As part of the award application process, the students were required to provide an action plan, a three-minute video describing civic engagement on their prospective campus, and a social media post that included the group’s long-term voter engagement goals.

“I am incredibly proud of Joshua, Emily, and Anthony, as they’ve worked very hard and with a lot of enthusiasm towards this. The award is well deserved,” Rijkhoff said. “Their commitment in the democratic process is inspiring, and this funding will help the team implement their nonpartisan plan of voting rights awareness. Specifically, it will allow them to make sure that an unprecedented pandemic is not a barrier to students to exercise their right to vote.”

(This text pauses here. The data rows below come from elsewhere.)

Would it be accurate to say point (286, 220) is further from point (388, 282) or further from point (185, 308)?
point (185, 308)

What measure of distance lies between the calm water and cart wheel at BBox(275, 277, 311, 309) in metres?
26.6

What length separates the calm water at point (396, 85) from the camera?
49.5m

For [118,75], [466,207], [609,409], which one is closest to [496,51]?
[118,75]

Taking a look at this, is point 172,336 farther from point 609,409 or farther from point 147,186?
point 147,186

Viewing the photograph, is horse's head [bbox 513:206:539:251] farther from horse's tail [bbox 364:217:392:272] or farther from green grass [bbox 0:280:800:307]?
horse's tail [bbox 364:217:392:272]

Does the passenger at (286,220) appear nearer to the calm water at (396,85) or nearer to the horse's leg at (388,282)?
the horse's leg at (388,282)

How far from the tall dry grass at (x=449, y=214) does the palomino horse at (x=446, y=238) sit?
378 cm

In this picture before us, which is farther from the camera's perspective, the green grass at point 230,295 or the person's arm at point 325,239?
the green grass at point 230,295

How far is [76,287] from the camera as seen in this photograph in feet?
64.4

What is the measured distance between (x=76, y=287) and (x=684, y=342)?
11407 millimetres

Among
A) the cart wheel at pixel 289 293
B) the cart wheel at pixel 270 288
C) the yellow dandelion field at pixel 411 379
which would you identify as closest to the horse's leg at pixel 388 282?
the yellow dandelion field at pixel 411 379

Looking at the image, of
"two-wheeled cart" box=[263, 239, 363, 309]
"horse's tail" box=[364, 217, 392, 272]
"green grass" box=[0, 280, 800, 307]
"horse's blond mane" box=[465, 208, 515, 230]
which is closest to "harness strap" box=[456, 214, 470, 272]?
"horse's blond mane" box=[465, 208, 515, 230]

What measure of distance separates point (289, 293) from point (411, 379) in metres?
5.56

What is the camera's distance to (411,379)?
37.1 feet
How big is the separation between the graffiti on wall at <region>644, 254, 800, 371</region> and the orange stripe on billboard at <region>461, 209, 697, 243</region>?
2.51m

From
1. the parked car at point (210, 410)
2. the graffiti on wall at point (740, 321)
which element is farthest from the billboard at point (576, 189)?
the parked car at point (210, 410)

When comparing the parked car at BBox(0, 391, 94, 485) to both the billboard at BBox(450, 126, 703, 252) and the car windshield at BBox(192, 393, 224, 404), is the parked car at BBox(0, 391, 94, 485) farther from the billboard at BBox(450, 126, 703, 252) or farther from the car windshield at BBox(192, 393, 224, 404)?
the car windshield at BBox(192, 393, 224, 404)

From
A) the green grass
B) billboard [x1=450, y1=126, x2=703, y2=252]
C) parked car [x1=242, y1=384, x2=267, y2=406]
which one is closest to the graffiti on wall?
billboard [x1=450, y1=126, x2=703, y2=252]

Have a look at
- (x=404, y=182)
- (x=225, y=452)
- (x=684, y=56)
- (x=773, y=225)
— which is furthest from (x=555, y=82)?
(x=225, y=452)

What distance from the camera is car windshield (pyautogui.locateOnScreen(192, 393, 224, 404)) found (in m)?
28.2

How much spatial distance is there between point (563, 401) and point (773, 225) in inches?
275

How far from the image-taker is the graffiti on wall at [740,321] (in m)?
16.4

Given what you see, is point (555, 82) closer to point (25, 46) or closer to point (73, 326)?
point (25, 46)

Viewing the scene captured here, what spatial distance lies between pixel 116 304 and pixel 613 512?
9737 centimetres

In addition to the award, Texas A&M-Corpus Christi was also chosen to participate in the Campus Vote Project’s Democracy Fellowship Program. The program seeks out politically interested students who are passionate about democratic engagement who will help engage their peers in nonpartisan dialogue and activities around democracy, including voting. Ortiz and Islander political science student Colleen Grace were selected for the two fellowships at Texas A&M-Corpus Christi, which each offer a $500 stipend.

“Having the change to attend the Texas Voting Summit opened my eyes to all of the resources that can help make sure that every single person is able to practice their right to vote,” Ortiz said. “I am excited to fulfill this role and continue the implementation of our action plan for our campus. It is an exciting time with the upcoming presidential election and our goal is to get as many students on campus to register to vote and then to go out to the polls and vote.”  

The trio of Islander students says they hope to continue promoting their action plan throughout the remainder of the fall semester to educate students and demolish barriers in voting for future generations of Islanders to come.

“Our long-term goal is to provide TAMU-CC students with the information and skills to become active and responsible citizens who are sharing a culture of civic engagement that moves beyond the classroom and into the community,” they said.